# Dog Kennel Idea's



## georgia_hunter

Was wondering if any of you guy's have any pictures of your dog kennels. I am fixing to build 3 pens and was kinda looking for some idea's.


----------



## mstripling13

I don't have pictures cause I'm trying to get some kennels myself but from what I have researched it may be easier to get the 10x10 panels and use the dividers that come with them to make 2 5x10 kennels then all you would have to do is just by a couple of additional separate panels to complete your third kennel. Just a thought. Hope it helps.


----------



## 91xjgawes

I am in the process also and would love to see everyones...


----------



## NGaHunter

I'll take some pictures of mine this afternoon when I get home


----------



## Luke0927

I don't have anything fancy now but it works for what I have I have a 30' deck off the ground then I have my kennels on top. I have a gap between the boards where I can easily was off the poop.  Reason I have it like that is I had the wood....My next pen will be a building I'm building off 1 side I will make a shed roof and make 5' x 10' runs.....I will then make a dog door where they can come in the building and have a small 3x3 square to sleep in, eat, drink.


----------



## bobman

Just get a roll of 6 foot fence and and a bunch of top rails, 90degree connectors and clamps

make 12 by 6 panels and clamp them together. you can move them easily and use the adjoing kennels for one of the three sides if you have more than one kennel

I have plans for the dog house also send me a email if you want them they are on jpeg files so they have to be sent via email PM me your email address

I buy the premade gates from home depot and make a short panel for the front wall to made up the difference in length on that side and clamp a brace from one of the left over scraps to make it more rigid


----------



## mstripling13

I like that idea Luke. I may have to steal some of those plans to build my own lol. All I have right now is my deck floor built and I already don't like it. So I guess it's back to the drawing board. I do like the fence panel ideas too though for the front side but the house for the dog to go in will be great if the weather gets bad. I think I'll start on it when I get home after work


----------



## Buck Rabbit

heres some pics of mine

http://forum.gon.com/showthread.php?t=213804&highlight=


----------



## bird_dawg

The only thing is you've got to be careful if the dogs can climb out. We've had a couple of bird dogs climb out of our pens that are about 7 feet of chain link. We ended up having to put an extra section of chain link on the top to keep them from getting out.


----------



## hogdawg

Here's a pic of mine.  Too bad those igloos don't look like that almost two years later.


----------



## 91xjgawes

hogdawg those look very nice!!


----------



## Blue Iron

hogdawg said:


> Here's a pic of mine. Too bad those igloos don't look like that almost two years later.


 
Is the pipe that the houses are on just slid through the wire? Wouldn't figure the wire wouldn't be strong enough....


----------



## NGaHunter

Here is a few of mine.  They sit on a 20X32 pad of concrete and I will enclose the back have to have an indoor/outdoor kennel


----------



## state159

You are welcome to come look at mine. I live near you at Dean's Landing community in Appling Co.


----------



## hogdawg

91xjgawes said:


> hogdawg those look very nice!!



Thanks 91xjgawes!



Blue Iron said:


> Is the pipe that the houses are on just slid through the wire? Wouldn't figure the wire wouldn't be strong enough....
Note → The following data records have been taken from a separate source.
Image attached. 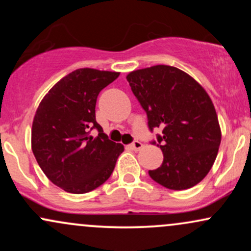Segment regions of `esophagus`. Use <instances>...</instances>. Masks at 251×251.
Returning <instances> with one entry per match:
<instances>
[{"instance_id": "obj_1", "label": "esophagus", "mask_w": 251, "mask_h": 251, "mask_svg": "<svg viewBox=\"0 0 251 251\" xmlns=\"http://www.w3.org/2000/svg\"><path fill=\"white\" fill-rule=\"evenodd\" d=\"M129 148H131L132 150H134V151H139V150L143 148V144L140 143L139 140H134V142L129 145Z\"/></svg>"}]
</instances>
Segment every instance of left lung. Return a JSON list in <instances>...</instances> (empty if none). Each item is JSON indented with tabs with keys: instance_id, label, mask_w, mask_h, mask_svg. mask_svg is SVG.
<instances>
[{
	"instance_id": "left-lung-1",
	"label": "left lung",
	"mask_w": 251,
	"mask_h": 251,
	"mask_svg": "<svg viewBox=\"0 0 251 251\" xmlns=\"http://www.w3.org/2000/svg\"><path fill=\"white\" fill-rule=\"evenodd\" d=\"M148 116L162 165L150 170L154 181L170 190H186L208 175L217 157L221 129L214 103L204 88L185 72L165 65L131 72L126 76Z\"/></svg>"
}]
</instances>
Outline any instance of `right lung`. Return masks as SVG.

Yeah, I just slid the conduit throught the chain link,  but it's the heavy duty chain link.  I drilled two holes through the end of the pipe and attached it to the fence with wire.  I can't remember what gauge the fence is though.


----------



## DROPPINEM

NGaHunter said:


> Here is a few of mine.  They sit on a 20X32 pad of concrete and I will enclose the back have to have an indoor/outdoor kennel



...That is awesome


----------



## hogdawg

NGaHunter said:


> Here is a few of mine.  They sit on a 20X32 pad of concrete and I will enclose the back have to have an indoor/outdoor kennel



That's gonna be nice Donald.


----------



## curdogsforhogs

http://forum.gon.com/showthread.php?t=251017&highlight=kennels
These are some I built awhile back..have metal on the roof now. working great so far


----------



## NGaHunter

Thanks DROPPINEM & Hogdawg...if I ever get the back enclosed I will have a place to store all my wingers and training equipment.


----------



## fishunt

Before you buy any wire look at the horse panels at Tractor Supply. They are only 5 feet tall, but you will not have the problems you have with wire.


----------



## quackwacker

heres mine without the roof

http://forum.gon.com/showthread.php?t=403272&highlight=


----------



## curdogsforhogs

fishunt said:


> Before you buy any wire look at the horse panels at Tractor Supply. They are only 5 feet tall, but you will not have the problems you have with wire.



That would be my only complaint with dogs chewing and stretching the wire..go with panels


----------



## CFGD

glad ya'll have $$ to do those set-ups...share the wealth!


----------



## grouper throat

I've got 2 chain link 12'x20' kennels and 2 of the manufactured 8'x10' kennels. All pens are sitting over conveyor belt flooring with  large doghouses on the outside of the pens and a small septic system. In the near future I plan on getting a slab poured with 6 of the 8'x10' kennels (one brooder) along with a septic system.


----------



## Sunshine1

We aren't finished with these..........3 brood pens and 6 individual bays. Once they are finished we will enclose the entire area with a privacy fence so we can let them out to run for a bit once a day.


----------